• Requirements: Retype each entry below, keeping every character the same.

== Given data ==

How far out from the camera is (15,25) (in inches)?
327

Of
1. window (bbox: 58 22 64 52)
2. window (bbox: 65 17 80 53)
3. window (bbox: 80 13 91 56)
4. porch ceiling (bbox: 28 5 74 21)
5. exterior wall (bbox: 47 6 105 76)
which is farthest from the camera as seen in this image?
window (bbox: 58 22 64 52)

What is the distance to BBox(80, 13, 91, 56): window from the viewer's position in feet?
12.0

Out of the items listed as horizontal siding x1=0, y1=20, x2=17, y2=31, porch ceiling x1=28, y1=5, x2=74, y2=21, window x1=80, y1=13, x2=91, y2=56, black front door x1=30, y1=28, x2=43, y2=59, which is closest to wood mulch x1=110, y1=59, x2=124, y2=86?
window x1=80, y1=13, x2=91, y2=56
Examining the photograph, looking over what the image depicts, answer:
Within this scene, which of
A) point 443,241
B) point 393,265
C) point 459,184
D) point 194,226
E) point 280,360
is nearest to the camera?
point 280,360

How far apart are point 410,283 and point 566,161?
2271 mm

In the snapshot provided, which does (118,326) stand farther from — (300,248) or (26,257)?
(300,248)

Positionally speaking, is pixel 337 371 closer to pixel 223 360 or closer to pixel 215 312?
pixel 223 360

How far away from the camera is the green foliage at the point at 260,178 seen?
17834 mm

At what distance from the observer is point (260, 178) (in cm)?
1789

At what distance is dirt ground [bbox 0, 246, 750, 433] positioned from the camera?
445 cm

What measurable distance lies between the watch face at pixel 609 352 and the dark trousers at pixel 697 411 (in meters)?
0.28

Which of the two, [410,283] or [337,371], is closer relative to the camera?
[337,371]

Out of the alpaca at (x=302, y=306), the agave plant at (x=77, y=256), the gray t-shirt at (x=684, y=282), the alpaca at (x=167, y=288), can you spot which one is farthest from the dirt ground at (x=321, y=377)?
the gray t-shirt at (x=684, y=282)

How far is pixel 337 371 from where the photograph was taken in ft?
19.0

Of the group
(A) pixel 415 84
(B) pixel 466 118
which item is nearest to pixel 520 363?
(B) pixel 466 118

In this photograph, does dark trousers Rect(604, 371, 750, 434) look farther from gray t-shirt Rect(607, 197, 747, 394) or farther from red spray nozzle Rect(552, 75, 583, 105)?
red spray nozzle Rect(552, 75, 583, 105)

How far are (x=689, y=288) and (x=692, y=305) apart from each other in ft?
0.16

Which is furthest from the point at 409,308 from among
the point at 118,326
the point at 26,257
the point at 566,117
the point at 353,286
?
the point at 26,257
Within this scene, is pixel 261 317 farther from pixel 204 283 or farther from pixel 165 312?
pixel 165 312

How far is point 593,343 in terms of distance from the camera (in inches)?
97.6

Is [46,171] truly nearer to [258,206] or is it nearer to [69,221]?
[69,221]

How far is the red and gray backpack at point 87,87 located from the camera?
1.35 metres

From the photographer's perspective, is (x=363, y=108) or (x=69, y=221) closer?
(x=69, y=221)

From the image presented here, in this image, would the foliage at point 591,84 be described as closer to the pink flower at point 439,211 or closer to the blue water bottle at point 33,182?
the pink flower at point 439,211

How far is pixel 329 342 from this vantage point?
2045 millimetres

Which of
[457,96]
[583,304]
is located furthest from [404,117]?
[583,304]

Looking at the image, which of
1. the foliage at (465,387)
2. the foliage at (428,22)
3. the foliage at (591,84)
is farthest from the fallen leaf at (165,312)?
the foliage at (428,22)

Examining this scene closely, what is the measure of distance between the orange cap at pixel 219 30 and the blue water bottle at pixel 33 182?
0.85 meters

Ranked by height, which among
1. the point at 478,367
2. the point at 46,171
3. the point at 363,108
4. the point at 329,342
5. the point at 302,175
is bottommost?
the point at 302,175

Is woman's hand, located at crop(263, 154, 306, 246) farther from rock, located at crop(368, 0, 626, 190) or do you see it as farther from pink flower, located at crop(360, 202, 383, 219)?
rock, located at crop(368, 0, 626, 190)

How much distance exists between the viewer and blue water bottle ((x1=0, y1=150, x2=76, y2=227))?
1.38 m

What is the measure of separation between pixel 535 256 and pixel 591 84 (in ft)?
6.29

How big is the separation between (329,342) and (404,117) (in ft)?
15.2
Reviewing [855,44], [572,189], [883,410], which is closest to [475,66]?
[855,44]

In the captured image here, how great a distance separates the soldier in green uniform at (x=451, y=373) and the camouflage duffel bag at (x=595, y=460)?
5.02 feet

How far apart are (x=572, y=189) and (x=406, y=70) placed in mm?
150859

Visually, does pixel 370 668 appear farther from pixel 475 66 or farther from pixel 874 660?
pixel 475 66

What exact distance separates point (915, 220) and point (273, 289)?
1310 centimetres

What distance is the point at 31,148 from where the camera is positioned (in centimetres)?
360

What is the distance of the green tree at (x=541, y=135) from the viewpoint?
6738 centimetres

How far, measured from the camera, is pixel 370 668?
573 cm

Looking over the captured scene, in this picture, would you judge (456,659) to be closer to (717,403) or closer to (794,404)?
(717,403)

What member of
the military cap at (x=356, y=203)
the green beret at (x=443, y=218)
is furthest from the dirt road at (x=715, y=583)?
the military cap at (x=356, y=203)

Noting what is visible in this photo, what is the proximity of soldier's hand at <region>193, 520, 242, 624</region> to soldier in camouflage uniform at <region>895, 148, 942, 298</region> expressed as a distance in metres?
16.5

===

• In response:
How far out from the camera is (15,25) (in inches)?
327

Of
1. window (bbox: 58 22 64 52)
2. window (bbox: 65 17 80 53)
3. window (bbox: 80 13 91 56)
4. porch ceiling (bbox: 28 5 74 21)
5. exterior wall (bbox: 47 6 105 76)
which is farthest from the camera as seen in this image?
window (bbox: 58 22 64 52)

What is the distance to BBox(80, 13, 91, 56): window from the viewer's position in feet?
12.0

Out of the items listed as horizontal siding x1=0, y1=20, x2=17, y2=31, porch ceiling x1=28, y1=5, x2=74, y2=21, window x1=80, y1=13, x2=91, y2=56, black front door x1=30, y1=28, x2=43, y2=59, which is closest to wood mulch x1=110, y1=59, x2=124, y2=86?
window x1=80, y1=13, x2=91, y2=56
Examining the photograph, looking over what the image depicts, answer:
Within this scene, which of
A) point 443,241
B) point 393,265
C) point 459,184
D) point 194,226
E) point 280,360
is nearest to the camera?
point 280,360

How far apart are point 410,283 and point 566,161?
2271 mm

In the snapshot provided, which does (118,326) stand farther from — (300,248) or (26,257)?
(300,248)

Positionally speaking, is pixel 337 371 closer to pixel 223 360 or closer to pixel 215 312?
pixel 223 360

How far away from the camera is the green foliage at the point at 260,178 seen?
17834 mm

At what distance from the observer is point (260, 178) (in cm)?
1789

At what distance is dirt ground [bbox 0, 246, 750, 433] positioned from the camera?
445 cm

What measurable distance lies between the watch face at pixel 609 352 and the dark trousers at pixel 697 411 (in meters)?
0.28

Which of the two, [410,283] or [337,371], is closer relative to the camera?
[337,371]

Out of the alpaca at (x=302, y=306), the agave plant at (x=77, y=256), the gray t-shirt at (x=684, y=282), the alpaca at (x=167, y=288), can you spot which one is farthest from the dirt ground at (x=321, y=377)?
the gray t-shirt at (x=684, y=282)

How far is pixel 337 371 from where the photograph was taken in ft?
19.0

Of the group
(A) pixel 415 84
(B) pixel 466 118
which item is nearest to pixel 520 363?
(B) pixel 466 118

In this photograph, does dark trousers Rect(604, 371, 750, 434) look farther from gray t-shirt Rect(607, 197, 747, 394) or farther from red spray nozzle Rect(552, 75, 583, 105)?
red spray nozzle Rect(552, 75, 583, 105)

How far are (x=689, y=288) and (x=692, y=305) apart from each other in ft?
0.16

Which is furthest from the point at 409,308 from among
the point at 118,326
the point at 26,257
the point at 566,117
the point at 353,286
?
the point at 26,257
Within this scene, is pixel 261 317 farther from pixel 204 283 or farther from pixel 165 312?
pixel 165 312

How far is point 593,343 in terms of distance from the camera (in inches)?
97.6

Is [46,171] truly nearer to [258,206] or is it nearer to [69,221]?
[69,221]

How far is the red and gray backpack at point 87,87 located from the camera?
1.35 metres

From the photographer's perspective, is (x=363, y=108) or (x=69, y=221) closer?
(x=69, y=221)

From the image presented here, in this image, would the foliage at point 591,84 be described as closer to the pink flower at point 439,211 or closer to the blue water bottle at point 33,182?
the pink flower at point 439,211

How far is pixel 329 342 from this vantage point?
2045 millimetres

Which of
[457,96]
[583,304]
is located furthest from [404,117]?
[583,304]

Looking at the image, which of
1. the foliage at (465,387)
2. the foliage at (428,22)
3. the foliage at (591,84)
is farthest from the fallen leaf at (165,312)?
the foliage at (428,22)

Examining this scene closely, what is the measure of distance between the orange cap at pixel 219 30 and the blue water bottle at pixel 33 182?
0.85 meters

Ranked by height, which among
1. the point at 478,367
2. the point at 46,171
3. the point at 363,108
4. the point at 329,342
5. the point at 302,175
is bottommost?
the point at 302,175

Is woman's hand, located at crop(263, 154, 306, 246) farther from rock, located at crop(368, 0, 626, 190) or do you see it as farther from pink flower, located at crop(360, 202, 383, 219)?
rock, located at crop(368, 0, 626, 190)

How much distance exists between the viewer and blue water bottle ((x1=0, y1=150, x2=76, y2=227))?
1.38 m

What is the measure of separation between pixel 535 256 and pixel 591 84 (in ft)?
6.29

How big is the separation between (329,342) and (404,117) (in ft)?
15.2
Reviewing [855,44], [572,189], [883,410], which is closest to [475,66]?
[855,44]

In the captured image here, how great a distance separates the soldier in green uniform at (x=451, y=373) and the camouflage duffel bag at (x=595, y=460)?
5.02 feet

How far apart are (x=572, y=189) and (x=406, y=70) placed in mm?
150859

Visually, does pixel 370 668 appear farther from pixel 475 66 or farther from pixel 874 660?
pixel 475 66

What exact distance separates point (915, 220) and point (273, 289)?
1310 centimetres

What distance is the point at 31,148 from where the camera is positioned (in centimetres)?
360

What is the distance of the green tree at (x=541, y=135) from the viewpoint?
6738 centimetres

How far, measured from the camera, is pixel 370 668?
573 cm

Looking over the captured scene, in this picture, would you judge (456,659) to be closer to (717,403) or closer to (794,404)?
(717,403)

What member of
the military cap at (x=356, y=203)
the green beret at (x=443, y=218)
is furthest from the dirt road at (x=715, y=583)?
the military cap at (x=356, y=203)

Noting what is visible in this photo, what is the proximity of soldier's hand at <region>193, 520, 242, 624</region> to soldier in camouflage uniform at <region>895, 148, 942, 298</region> expressed as a distance in metres?
16.5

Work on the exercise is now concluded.